Cortando riscos pela metade: como agir contra crises de asma

Um diálogo bem feito com a escola pode reduzir em até 50% o risco de crises de asma. Descubra como agir com segurança e clareza.

Você sabia que uma conversa bem-feita com a escola pode cortar pela metade o risco de crises de asma? Aqui no Clube da Saúde Infantil, mostramos um passo a passo fácil, sem termos difíceis, para proteger quem mais amamos.

Por que conversar com a escola é tão importante

Escolas que têm um plano claro de comunicação registram até 60% menos crises de asma. Falar antes do primeiro dia de aula é como colocar um colete salva-vidas no seu filho: simples, mas essencial.

Passo 1 – marque uma reunião inicial

  • Procure a coordenação ou direção.
  • Leve um plano de ação com remédios, sintomas e contatos.
  • Combine quem deve ser avisado em caso de falta de ar.

Passo 2 – entregue documentos que salvam vidas

Pense no plano de ação como um mapa do tesouro: mostra o que fazer em cada situação.
Inclua:

  • Lista de remédios e horários.
  • Sinais de alerta da criança.
  • Telefones de emergência.
  • Autorização médica para uso da bombinha.

Guarde uma cópia na secretaria, outra na mochila e uma com o professor.

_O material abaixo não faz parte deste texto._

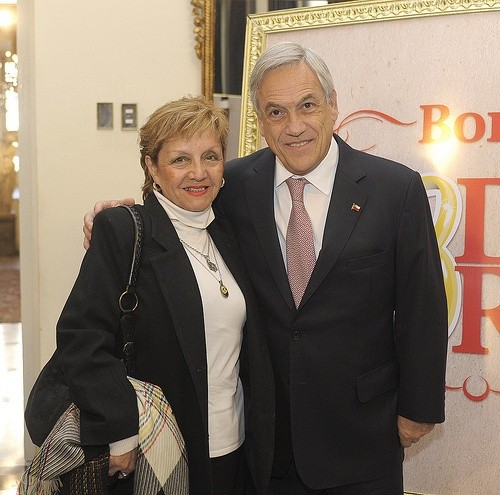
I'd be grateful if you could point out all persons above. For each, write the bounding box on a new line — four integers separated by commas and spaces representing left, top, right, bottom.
55, 97, 256, 495
81, 42, 448, 495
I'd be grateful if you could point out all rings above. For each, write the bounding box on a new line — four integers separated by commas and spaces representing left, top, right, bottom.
119, 470, 129, 476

Passo 3 – treine quem cuida

Não basta entregar o papel. Professores e funcionários precisam saber usá-lo. Escolas que treinam a equipe reduzem crises graves.

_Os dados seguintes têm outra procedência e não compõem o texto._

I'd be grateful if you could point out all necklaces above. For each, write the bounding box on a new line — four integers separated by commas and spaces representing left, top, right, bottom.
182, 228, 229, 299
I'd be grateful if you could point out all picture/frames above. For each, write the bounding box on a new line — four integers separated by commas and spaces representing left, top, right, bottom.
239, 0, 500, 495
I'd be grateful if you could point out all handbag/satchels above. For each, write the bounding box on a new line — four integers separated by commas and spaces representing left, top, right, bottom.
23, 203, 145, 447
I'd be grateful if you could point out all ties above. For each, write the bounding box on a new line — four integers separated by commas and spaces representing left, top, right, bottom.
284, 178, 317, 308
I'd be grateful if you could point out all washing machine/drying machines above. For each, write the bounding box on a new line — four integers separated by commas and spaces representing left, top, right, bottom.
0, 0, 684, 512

  • Mostre como usar a bombinha (vale até usar uma boneca ou vídeo curto).
  • Explique os sinais de falta de ar: tosse, chiado e fala curta.
  • Combine onde o remédio ficará guardado: mochila ou enfermaria.

Passo 4 – mantenha a conversa viva

Reuniões a cada três meses ajudam a manter o controle da asma.

  • Revise o plano se houver troca de medicamento.
  • Peça feedback sobre o funcionamento do plano.
  • Atualize telefones e doses sempre que necessário.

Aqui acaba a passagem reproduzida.